Belge Alıntısı:

-=-=-=-=-

URUMÇİ-KAZAN HATTI: TOPLAMA KAMPLARINDAKİ TATARLAR

Ekim 2018’de Rusya Müftüler Konseyi Başkanı Ravil Gaynutdin Kazakistan’da katıldığı bir toplantıda kendisine Çin’deki Müslümanlar’ın durumu hakkında gelen bir soru üzerine, defalarca Çin’e gittiğini ve Çin’deki Müslümanlarla görüştüğünü, Çin Müslümanları Birliği’nin kendilerine verdiği bilgilere göre Çin’deki Müslümanlar’ın baskı altında olmadığını ve ayrımcılık hissetmediklerini söyledi. Gaynutdin’in Doğu Türkistan’da yaşananları inkarından birkaç gün sonra Tataristan müftüsü Kamil Samigullin kendi instagram hesabında Çin’deki İslam karşıtı politikaları kınadığını açıkladı.

(Marat İshakov, eşi Seyyare ve oğlu Ilfat ile beraber bir aile fotoğrafında)

-=-=-=-=-

Sağlanan Malzeme:
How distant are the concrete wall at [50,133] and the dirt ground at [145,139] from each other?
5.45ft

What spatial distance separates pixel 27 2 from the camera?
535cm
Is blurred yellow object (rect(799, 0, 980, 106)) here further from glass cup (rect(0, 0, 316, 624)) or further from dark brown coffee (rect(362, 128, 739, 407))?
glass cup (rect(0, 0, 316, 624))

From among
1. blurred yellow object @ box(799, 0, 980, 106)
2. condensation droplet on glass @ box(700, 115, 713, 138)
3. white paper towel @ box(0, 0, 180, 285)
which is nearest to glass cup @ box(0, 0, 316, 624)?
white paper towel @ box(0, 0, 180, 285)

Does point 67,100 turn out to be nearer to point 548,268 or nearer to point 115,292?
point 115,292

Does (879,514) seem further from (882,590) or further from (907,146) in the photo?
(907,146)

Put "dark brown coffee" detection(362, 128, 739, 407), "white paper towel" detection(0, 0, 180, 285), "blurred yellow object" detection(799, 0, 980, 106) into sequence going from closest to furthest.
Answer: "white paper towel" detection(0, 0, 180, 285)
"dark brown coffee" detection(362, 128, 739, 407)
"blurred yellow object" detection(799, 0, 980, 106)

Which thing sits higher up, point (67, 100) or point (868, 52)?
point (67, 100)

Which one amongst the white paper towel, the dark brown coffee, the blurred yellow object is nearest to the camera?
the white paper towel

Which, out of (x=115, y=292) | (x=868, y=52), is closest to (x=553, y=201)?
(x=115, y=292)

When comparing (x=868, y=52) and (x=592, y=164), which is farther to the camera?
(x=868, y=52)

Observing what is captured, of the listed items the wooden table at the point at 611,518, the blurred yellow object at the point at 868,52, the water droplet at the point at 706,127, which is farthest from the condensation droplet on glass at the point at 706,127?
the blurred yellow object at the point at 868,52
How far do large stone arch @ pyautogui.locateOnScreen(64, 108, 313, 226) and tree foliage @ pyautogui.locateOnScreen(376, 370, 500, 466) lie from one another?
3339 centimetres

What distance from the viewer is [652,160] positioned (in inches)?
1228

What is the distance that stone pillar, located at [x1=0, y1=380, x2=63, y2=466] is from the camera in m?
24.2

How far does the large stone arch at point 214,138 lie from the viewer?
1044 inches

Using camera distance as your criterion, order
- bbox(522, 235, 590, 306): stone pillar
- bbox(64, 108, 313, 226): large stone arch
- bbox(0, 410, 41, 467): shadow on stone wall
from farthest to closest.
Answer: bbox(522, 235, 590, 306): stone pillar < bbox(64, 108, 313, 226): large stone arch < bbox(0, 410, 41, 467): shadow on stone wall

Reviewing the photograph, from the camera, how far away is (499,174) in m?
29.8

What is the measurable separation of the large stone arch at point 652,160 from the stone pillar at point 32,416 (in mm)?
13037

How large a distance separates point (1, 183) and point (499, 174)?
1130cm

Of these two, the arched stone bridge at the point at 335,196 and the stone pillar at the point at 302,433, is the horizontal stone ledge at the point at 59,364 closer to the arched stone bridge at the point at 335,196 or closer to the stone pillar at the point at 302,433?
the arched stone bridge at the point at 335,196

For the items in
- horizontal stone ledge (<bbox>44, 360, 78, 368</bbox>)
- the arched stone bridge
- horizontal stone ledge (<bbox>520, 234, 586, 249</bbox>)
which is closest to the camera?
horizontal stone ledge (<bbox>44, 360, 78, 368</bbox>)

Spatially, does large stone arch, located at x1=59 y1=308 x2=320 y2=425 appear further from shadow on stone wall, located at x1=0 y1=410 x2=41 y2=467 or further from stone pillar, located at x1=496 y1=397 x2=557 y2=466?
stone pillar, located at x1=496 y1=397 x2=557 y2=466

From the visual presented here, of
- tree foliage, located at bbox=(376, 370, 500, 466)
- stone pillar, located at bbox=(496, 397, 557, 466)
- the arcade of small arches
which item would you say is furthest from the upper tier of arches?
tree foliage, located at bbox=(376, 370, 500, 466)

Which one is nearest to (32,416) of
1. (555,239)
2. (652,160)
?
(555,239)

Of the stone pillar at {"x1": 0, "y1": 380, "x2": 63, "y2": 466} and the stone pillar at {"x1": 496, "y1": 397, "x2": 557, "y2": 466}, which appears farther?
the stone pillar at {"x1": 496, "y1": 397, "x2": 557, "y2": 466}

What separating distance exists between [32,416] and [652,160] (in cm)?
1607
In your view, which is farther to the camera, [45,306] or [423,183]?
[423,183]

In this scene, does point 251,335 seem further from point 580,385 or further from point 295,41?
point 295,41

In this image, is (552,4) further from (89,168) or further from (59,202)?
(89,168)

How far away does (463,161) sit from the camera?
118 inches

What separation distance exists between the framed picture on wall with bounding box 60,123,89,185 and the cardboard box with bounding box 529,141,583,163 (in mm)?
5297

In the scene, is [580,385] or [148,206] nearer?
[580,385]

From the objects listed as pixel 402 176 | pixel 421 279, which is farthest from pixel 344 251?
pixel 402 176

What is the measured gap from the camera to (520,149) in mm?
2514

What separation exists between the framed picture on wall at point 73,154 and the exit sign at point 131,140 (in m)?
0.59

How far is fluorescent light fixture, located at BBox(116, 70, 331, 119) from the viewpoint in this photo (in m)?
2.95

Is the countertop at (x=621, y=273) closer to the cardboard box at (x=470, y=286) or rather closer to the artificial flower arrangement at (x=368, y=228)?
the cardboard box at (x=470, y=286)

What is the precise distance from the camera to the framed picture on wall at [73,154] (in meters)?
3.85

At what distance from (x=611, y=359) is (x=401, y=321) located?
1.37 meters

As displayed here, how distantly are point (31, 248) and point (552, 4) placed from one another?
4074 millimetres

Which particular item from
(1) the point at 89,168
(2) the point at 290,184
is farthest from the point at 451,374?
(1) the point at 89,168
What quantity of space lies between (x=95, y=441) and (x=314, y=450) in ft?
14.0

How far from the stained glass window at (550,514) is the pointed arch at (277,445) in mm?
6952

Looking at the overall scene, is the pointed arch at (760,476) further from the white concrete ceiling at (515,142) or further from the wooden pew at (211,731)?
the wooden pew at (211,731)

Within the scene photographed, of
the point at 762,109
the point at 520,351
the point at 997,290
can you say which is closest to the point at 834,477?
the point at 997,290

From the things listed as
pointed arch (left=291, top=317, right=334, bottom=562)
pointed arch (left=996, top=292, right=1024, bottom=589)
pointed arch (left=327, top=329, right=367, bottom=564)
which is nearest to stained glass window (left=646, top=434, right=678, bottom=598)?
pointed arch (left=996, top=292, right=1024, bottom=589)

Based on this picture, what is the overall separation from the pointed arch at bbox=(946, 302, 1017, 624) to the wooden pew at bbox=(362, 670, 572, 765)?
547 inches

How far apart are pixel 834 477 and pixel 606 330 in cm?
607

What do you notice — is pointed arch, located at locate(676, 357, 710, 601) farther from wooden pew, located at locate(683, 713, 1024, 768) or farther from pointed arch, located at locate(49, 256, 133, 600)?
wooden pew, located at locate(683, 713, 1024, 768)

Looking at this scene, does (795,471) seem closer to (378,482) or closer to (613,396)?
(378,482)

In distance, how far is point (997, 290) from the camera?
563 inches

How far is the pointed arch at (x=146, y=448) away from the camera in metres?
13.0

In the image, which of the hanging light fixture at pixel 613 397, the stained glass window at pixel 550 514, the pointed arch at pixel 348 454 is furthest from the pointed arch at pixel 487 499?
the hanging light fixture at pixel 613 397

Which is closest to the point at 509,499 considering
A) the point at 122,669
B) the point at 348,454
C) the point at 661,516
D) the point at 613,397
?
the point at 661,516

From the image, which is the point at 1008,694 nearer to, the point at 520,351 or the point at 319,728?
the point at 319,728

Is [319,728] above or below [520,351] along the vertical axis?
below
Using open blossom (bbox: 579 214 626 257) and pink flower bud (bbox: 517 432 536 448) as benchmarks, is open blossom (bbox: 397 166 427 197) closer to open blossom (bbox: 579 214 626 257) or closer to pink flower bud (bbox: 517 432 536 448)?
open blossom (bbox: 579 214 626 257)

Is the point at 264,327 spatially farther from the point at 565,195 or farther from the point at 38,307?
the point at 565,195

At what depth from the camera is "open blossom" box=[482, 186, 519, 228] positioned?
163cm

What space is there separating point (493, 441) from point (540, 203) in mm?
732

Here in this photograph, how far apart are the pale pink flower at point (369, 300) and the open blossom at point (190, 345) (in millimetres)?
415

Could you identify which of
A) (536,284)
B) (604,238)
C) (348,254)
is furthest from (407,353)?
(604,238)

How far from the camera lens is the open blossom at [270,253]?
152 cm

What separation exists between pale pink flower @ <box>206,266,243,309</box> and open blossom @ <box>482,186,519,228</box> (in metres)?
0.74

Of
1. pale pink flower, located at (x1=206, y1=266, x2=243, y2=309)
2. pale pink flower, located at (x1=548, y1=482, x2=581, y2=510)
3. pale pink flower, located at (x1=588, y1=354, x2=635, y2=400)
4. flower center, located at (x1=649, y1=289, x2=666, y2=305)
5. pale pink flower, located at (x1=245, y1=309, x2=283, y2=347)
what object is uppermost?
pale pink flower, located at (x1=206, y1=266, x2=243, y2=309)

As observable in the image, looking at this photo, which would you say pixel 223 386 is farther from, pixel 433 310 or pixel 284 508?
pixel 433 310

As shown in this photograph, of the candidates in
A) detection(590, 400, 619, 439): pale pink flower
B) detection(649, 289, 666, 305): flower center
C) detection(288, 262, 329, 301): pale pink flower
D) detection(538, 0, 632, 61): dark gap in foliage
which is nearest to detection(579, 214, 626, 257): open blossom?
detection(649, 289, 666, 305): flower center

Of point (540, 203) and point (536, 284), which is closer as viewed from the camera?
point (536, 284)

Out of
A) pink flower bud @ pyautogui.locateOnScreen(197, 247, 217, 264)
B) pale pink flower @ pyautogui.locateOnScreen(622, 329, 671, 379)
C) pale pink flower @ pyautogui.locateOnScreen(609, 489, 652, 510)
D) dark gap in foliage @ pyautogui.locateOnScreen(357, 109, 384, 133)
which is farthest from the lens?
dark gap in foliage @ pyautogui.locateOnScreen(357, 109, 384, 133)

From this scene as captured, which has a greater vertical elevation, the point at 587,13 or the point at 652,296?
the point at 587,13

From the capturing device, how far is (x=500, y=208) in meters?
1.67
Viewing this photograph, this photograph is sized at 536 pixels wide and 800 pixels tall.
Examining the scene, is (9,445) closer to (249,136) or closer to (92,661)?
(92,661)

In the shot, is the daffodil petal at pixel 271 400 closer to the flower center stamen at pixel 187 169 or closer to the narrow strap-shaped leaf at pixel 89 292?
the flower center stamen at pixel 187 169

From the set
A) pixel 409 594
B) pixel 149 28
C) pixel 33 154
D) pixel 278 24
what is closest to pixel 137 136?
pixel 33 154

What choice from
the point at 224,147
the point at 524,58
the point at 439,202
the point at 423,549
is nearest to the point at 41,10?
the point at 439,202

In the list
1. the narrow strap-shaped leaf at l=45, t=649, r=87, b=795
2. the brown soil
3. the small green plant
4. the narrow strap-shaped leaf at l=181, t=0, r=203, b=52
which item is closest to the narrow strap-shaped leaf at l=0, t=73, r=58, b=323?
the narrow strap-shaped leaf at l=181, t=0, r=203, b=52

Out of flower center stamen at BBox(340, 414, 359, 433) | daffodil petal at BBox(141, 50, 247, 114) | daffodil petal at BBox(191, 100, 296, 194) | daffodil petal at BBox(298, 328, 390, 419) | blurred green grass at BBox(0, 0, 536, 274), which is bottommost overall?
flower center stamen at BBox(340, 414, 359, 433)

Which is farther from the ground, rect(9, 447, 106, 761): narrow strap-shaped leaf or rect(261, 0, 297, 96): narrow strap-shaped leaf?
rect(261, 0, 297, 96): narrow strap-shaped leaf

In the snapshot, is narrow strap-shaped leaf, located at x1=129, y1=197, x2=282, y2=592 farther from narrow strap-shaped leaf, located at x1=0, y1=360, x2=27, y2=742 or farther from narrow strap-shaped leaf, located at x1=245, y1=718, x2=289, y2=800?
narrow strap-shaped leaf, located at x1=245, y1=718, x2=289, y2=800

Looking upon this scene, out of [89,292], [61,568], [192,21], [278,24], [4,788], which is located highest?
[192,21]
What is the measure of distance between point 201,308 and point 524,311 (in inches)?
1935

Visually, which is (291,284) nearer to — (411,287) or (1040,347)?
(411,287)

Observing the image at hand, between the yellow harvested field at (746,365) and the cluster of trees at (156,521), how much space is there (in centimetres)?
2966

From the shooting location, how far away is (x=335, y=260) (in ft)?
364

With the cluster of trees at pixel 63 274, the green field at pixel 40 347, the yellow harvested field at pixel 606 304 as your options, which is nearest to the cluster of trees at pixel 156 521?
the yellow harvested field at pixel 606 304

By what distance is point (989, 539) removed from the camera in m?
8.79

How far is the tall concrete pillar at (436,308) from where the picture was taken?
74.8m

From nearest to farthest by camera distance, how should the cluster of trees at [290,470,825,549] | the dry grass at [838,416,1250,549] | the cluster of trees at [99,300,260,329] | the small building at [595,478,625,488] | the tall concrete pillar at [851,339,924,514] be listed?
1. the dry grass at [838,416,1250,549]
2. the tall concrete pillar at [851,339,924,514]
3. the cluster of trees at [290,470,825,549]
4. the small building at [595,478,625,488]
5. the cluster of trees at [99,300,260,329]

-=-=-=-=-

Yapılacaklar:
#1 Belge alıntısına göre aşağıdaki soruları yanıtlayın.
(a) Ravil Gaynutdin, Çin'deki Müslümanlarla ilgili soruyu hangi ülkedeki bir toplantıda yanıtladı?
(b) Kamil Samigullin, Çin'deki İslam karşıtı politikaları kınadığını hangi mecrada duyurdu?
(c) Aile fotoğrafında Marat İshakov'un yanında kimler bulunuyor?
#2 Belge alıntısında "URUMÇİ-KAZAN HATTI: TOPLAMA" ifadesinden "karşıtı politikaları kınadığını açıkladı." ifadesine kadar uzanan kısmı kelimesi kelimesine yeniden yazın.

Görev Çıktıları:
#1
(a) Kazakistan'daki bir toplantıda.
(b) Kendi instagram hesabında.
(c) Eşi Seyyare ve oğlu Ilfat.

#2
URUMÇİ-KAZAN HATTI: TOPLAMA KAMPLARINDAKİ TATARLAR

Ekim 2018’de Rusya Müftüler Konseyi Başkanı Ravil Gaynutdin Kazakistan’da katıldığı bir toplantıda kendisine Çin’deki Müslümanlar’ın durumu hakkında gelen bir soru üzerine, defalarca Çin’e gittiğini ve Çin’deki Müslümanlarla görüştüğünü, Çin Müslümanları Birliği’nin kendilerine verdiği bilgilere göre Çin’deki Müslümanlar’ın baskı altında olmadığını ve ayrımcılık hissetmediklerini söyledi. Gaynutdin’in Doğu Türkistan’da yaşananları inkarından birkaç gün sonra Tataristan müftüsü Kamil Samigullin kendi instagram hesabında Çin’deki İslam karşıtı politikaları kınadığını açıkladı.